Even in the face of such research, however, change is slow in coming to Kenya's slums as concerns water provision.

While 83 percent of the urban population has access to potable water, just 52 percent of this population has household connections. Nationally, the figures are 61 percent and 28 percent respectively, this according to 2004 statistics from the Joint Monitoring Programme for Water Supply and Sanitation – an initiative of the World Health Organisation and the United Nations Children's Fund.

APHRC executive director Alex Ezeh believes several factors underpin poor implementation of research findings.

"Governments need to see their role as users of research," he told IPS.

Researchers also needed to package their findings in a way that made them accessible to the broader community, Ezeh explained.

"Many researchers are academic orientated and do not make a conscious effort to simplify it (their work). By training, they are taught to do their research and communicate it to their peers, who are also researchers," he said.

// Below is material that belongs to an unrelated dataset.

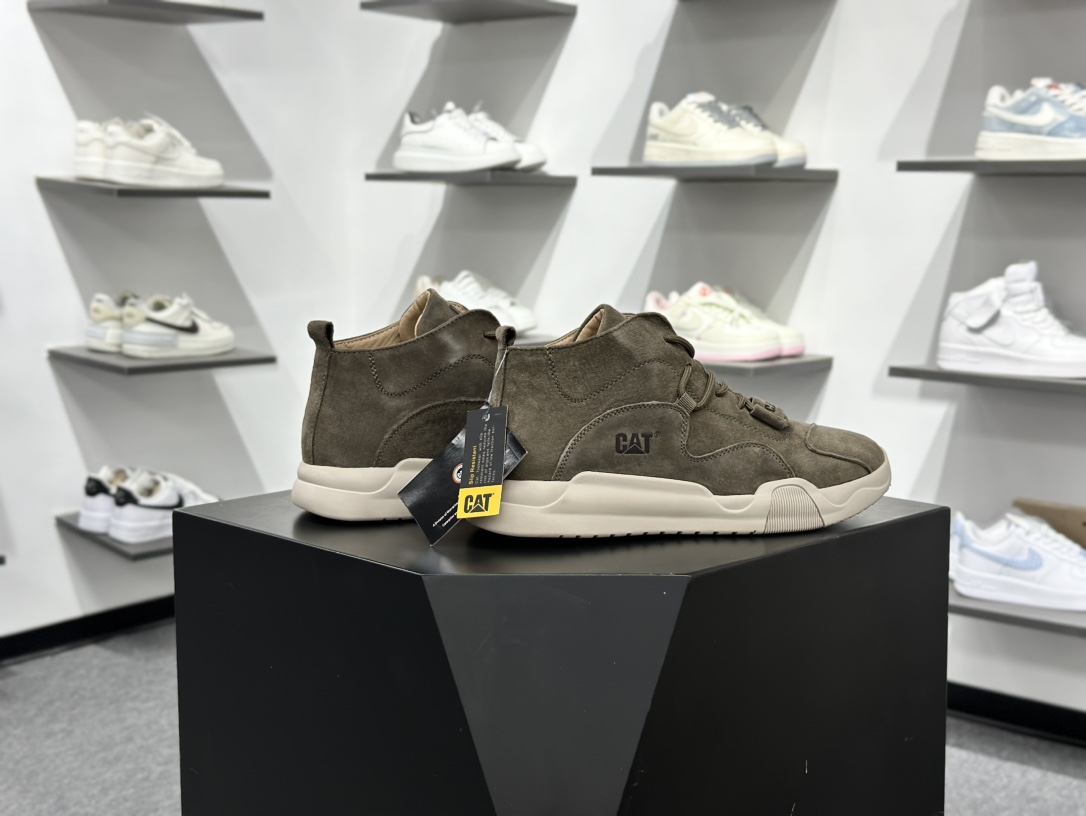 CAT/卡特 硬汉推土机品牌 经典百搭户外中帮休闲马丁靴 P727913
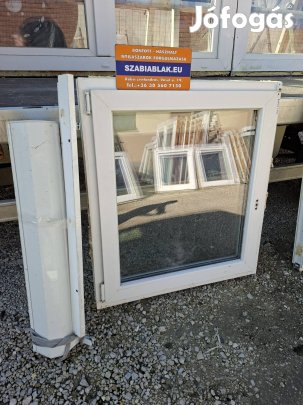 Műanyag ablak 90×100 redőnnyel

"You may come up with all the alphas and the betas and the coefficients and significant factors, but at the end of the day what does that mean? If your grandma who did not go to school cannot understand what your research is all about, then probably its impact is likely to be minimal."

Ezeh further highlighted the need for journalists to be given the skills to report properly on research, noting that certain researchers had become wary of dealing with the media because of bad experiences with members of the press who misreported facts and figures.

Rose Oronje, communications officer at the APHRC, agrees.

"Many journalists are not trained in science writing, and with the belief that politics sells, many science stories will not see the light of day. Some journalists have in the past misrepresented research information, sensationalising instead to make it sell," she told IPS.